▸ ACTIONS TO TAKE
**a)** In the Supermarionation band text, which instrument did David take up when the band was formed?
**b)** Copy out everything in the Supermarionation band text from "- Origin: Edinburgh, Scotland" down to "in October 2011.".

▸ GIVEN TEXT
* * *

- Origin: Edinburgh, Scotland
- Genres: Alternative rock, punk, powerpop
- Years active: 2008–present
- Label: Six Take No Records
- Members: David Curry Sam Stevenson Steven Tonge
- Website: www.supermarionation.co.uk

= Supermarionation (band) =

Scottish musical group

Supermarionation are a three-piece alternative rock band formed in Edinburgh, Scotland in January 2008 by David Curry, Samuel Stevenson and Steven Tonge. Following their live début in Edinburgh in July 2009, their first release, On the Fly, arrived in December 2010 on their own Six Take No Records imprint with a second EP, Amongst the Northern Lochs, following in October 2011.

== History ==
The band were formed when Steven and David, acquaintances from their university days, met up in January 2008 at a James Yorkston gig in Edinburgh with a mutual friend and, feeling they could do better than one of the support acts, decided to form a band with David on drums and Steven on guitar and vocals. Steven then recruited Samuel, with whom he'd studied for a PhD, as a bass player and rehearsals began in March 2008. Initially covering songs by artists such as Neil Young, Ben Kweller and Matthew Sweet, the band played their first gigs over the summer of 2009 and quickly realised they needed to develop some original material.

* * *

▸ RECORDED INFORMATION
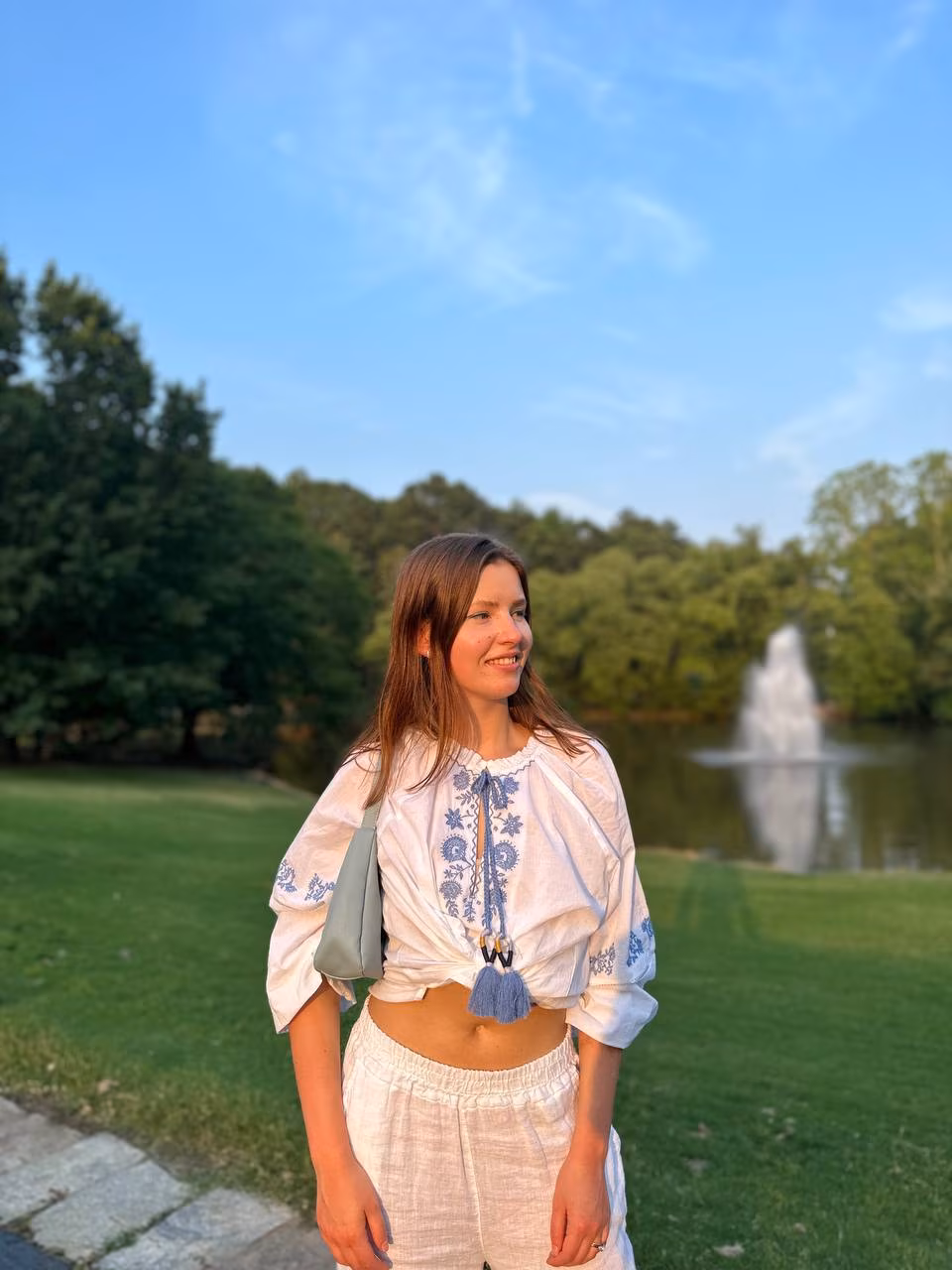 Oleksandra 31 Atlanta USA Looking for a man to date and find happiness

* * *

▸ RESULTS OF THE EXERCISE
**a)** Drums.

**b)**
- Origin: Edinburgh, Scotland
- Genres: Alternative rock, punk, powerpop
- Years active: 2008–present
- Label: Six Take No Records
- Members: David Curry Sam Stevenson Steven Tonge
- Website: www.supermarionation.co.uk

= Supermarionation (band) =

Scottish musical group

Supermarionation are a three-piece alternative rock band formed in Edinburgh, Scotland in January 2008 by David Curry, Samuel Stevenson and Steven Tonge. Following their live début in Edinburgh in July 2009, their first release, On the Fly, arrived in December 2010 on their own Six Take No Records imprint with a second EP, Amongst the Northern Lochs, following in October 2011.